Chapter Twenty-Two

‘Your mother tells me that your brother and sister will be visiting very soon.’ Dr Jacobs leant forward on a desk that was completely empty, except for one buff folder which had Barbara’s name upon it.

‘Yes.’

‘I imagine you’ll be staying to see them?’

Anna shook her head. ‘No. I have to be back at work.’

The consultant raised his eyebrows a fraction, and there was a short silence. Then he frowned, as if he had expected something from Anna, an apology.

‘A pity. We usually find that relatives like to have a discussion – a family council. It helps … in a case like this.’

‘In a case like what?’

‘Well, where there is some sort of deadlock.’

‘But there is none. Not now. My mother and I have discussed everything, and …’ Anna took a breath, I don’t think any of us have the right to make her change her mind.’

He shrugged, I was hardly suggesting you should make her do anything, Miss Lewis. As a matter of fact I think she has changed her mind. It seems to me that she has shifted her course somewhat, since you have been here, and that she could easily be persuaded …’

Exasperated by his conviction, Anna broke in. ‘No, I’m sorry, but that’s not right. She couldn’t.’

‘Hmmm. Perhaps I should discuss it with your brother next week. He is the eldest?’

‘It really won’t be necessary,’ said Anna drily, amused to think of Richard in the role of pater familias. ‘Oh, talk to him all you like. He’ll agree with you. All I’m saying is that my mother has made a decision, and will stick to it. I must say, I understand it now. What is the point in her struggling on for another six months or so?’

Dr Jacobs looked surprised, even a little hurt. ‘As a doctor I have to disagree with you – in this case. I always do what I can to make my patients want to help themselves …’

‘I know. I do – really.
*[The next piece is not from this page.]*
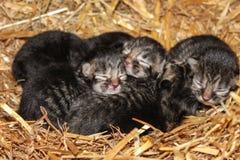 Newborn farm kittens Stock Photo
Four weeks ago I agreed with you, and I was angry with my mother for being so defeatist. To be honest – I thought she was turning herself into a martyr. But now …’

She bit her lip, and he looked at her, curiously. ‘What do you think now, Miss Lewis?’ Anna was not sure if there was a touch of mockery in his tone, and the suspicion was enough.

‘I’ll tell you what I think. We’re arrogant – all of us who are healthy. Why should we assume that the sick always want to be like us? Why should you think that because my mother isn’t too bothered about living she must have lost all sense of purpose?’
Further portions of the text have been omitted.